I’m interested as to whether she has written any songs in LA, and how they compare to her older songs. Beth again gives me a glimpse of where he head is at. “It was different because of the environment, but it would be different anyway because my musical tastes have changed and what I want to say has changed. I’m a lot angrier than I was when I was 17 or 18. So, a lot of my more new songs are more vicious.”
Angry? This is not the Beth Jeans Houghton I remember. I ask her what makes her angry, but am not sure I want to hear the reply. “I just got fucking sick of everyone being dishonest. You know when people are being polite and they are like ‘oh yeah, I understand’ but they don’t mean it.

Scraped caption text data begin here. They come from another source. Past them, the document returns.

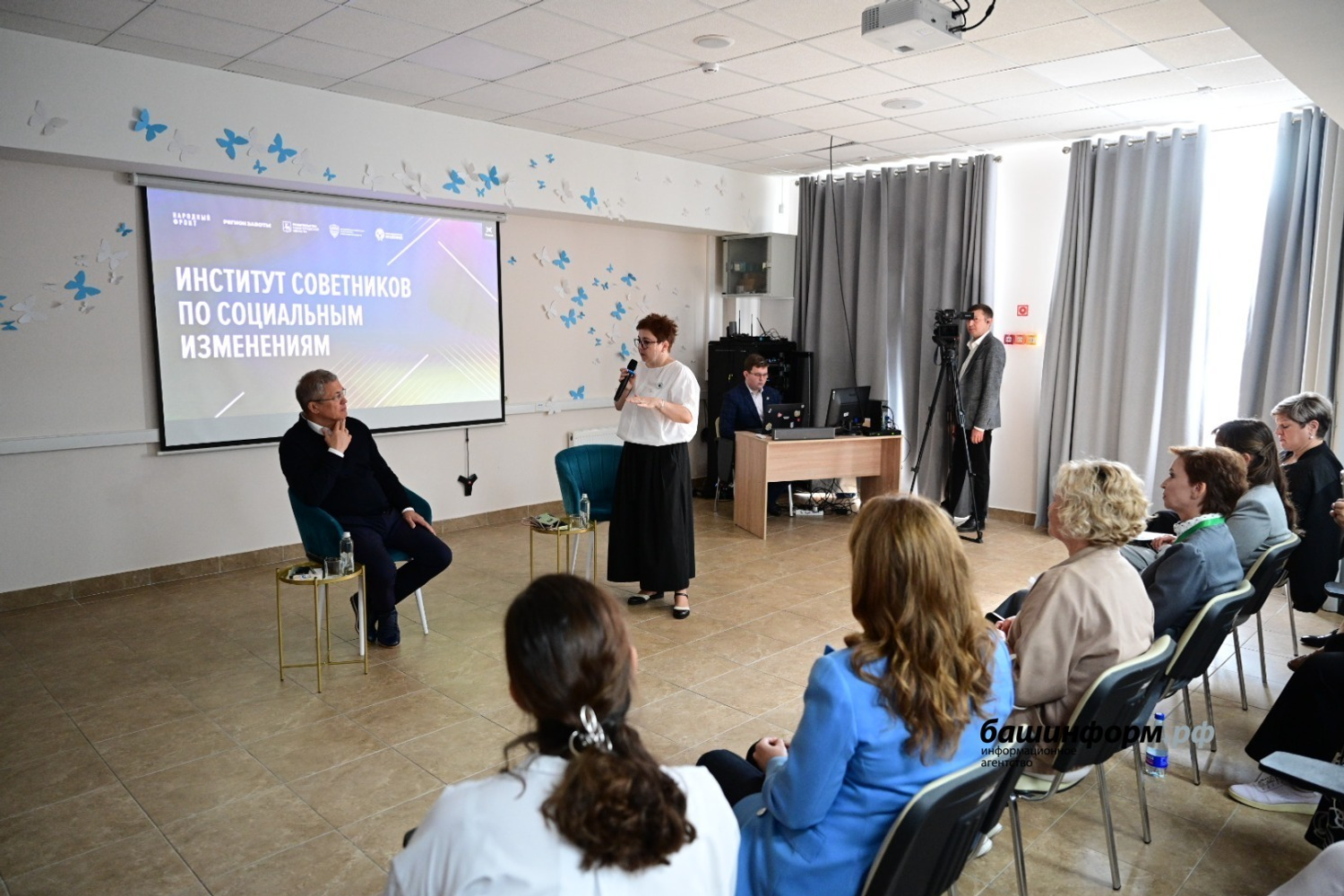 Азат Мухамедьянов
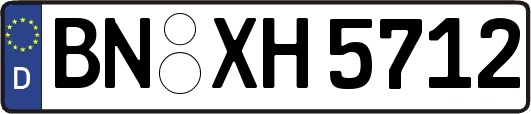 BN-XH5712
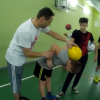 ШКОЛА ФУТБОЛЬНОГО ФРИСТАЙЛА И ФУТБОЛЬНОЙ ТЕХНИКИ В ТОМСКЕ И СЕВЕРСКЕ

I know it seems brutal when someone is deadly honest with you, but at least whatever they might say, you can take it as the truth. I wish that was the case with everyone.”
We then talk and talk and talk; the interview has run way over schedule, but Beth seems in a mood to offload. She tells me how she isn’t anything like the oft-compared Florence Welsh or Laura Marling (she isn’t) and how, as a child, she was inspired by Patti Smith. She talks passionately about sexism in the music business and how hurt she has been by those she once trusted. She’s so open that I’m worried my advice about the wine might have been wrong and I’m saddened by how this amazingly talented young woman could be so bruised. Much of the transcript is deleted for posterity.
For some reason, we end up talking about our biggest fears. “I’m freaked out about death,” Beth tells me. “Not the pain or anything, but the thought of not finishing projects or getting out all my ideas or missing stuff. I mean I am terrified of flying, but the fear of dying before I get to all the places I want to go to freaks me out more. The fear of not doing stuff is scarier.”
Three months later I attend another of Beth’s gigs at a mercifully air-conditioned Deaf Institute on a balmy October evening. She is confident, assured and bursting with triumphant, ballsy songs laced with mischief. Gone are her wigs of yore (she’s rocking a man-size Star Trek t-shirt and beetle crushers look) and her Hooves of Destiny band are now a serious(ly good) unit and not merely a jokey skiffle band.
With her (bafflingly-christened Yours Truly, Cellophane Nose) album finally out in January, Beth is quickly up to speed, nailing the geometric beauty of ‘Dodecahedron’ before a hastily-remembered trumpet is sourced for a tingling, galloping version of new single ‘Liliputt’.
What’s most impressive is the airing of new tracks which may adorn the album. ‘Shampoo’ switches from a 1950’s swing beat into a flash of punk, while the self-explanatory ‘You Let Me Down’ is a tense slab of simmering rock. All memories of her folky strumming are jettisoned into history and any hint of wispiness has been snuffed out.
Houghton, thankfully, has not completely lost her sense of fun. The crowd is invited to enter a ‘make yourself burp’ competition, which the singer duly judges herself victorious after a gargantuan display of gastric bad manners. She then organises an audience dance-off before shedding her guitar and launching into a fabulously kitsch version of Madge’s ‘Like A Prayer’. Post-show, as she happily signs autographs behind her artful merch stall, Beth says she has a gift for me. She pulls out a t-shirt, designed at my bequest: it is covered in dodecahedrons. My year is complete.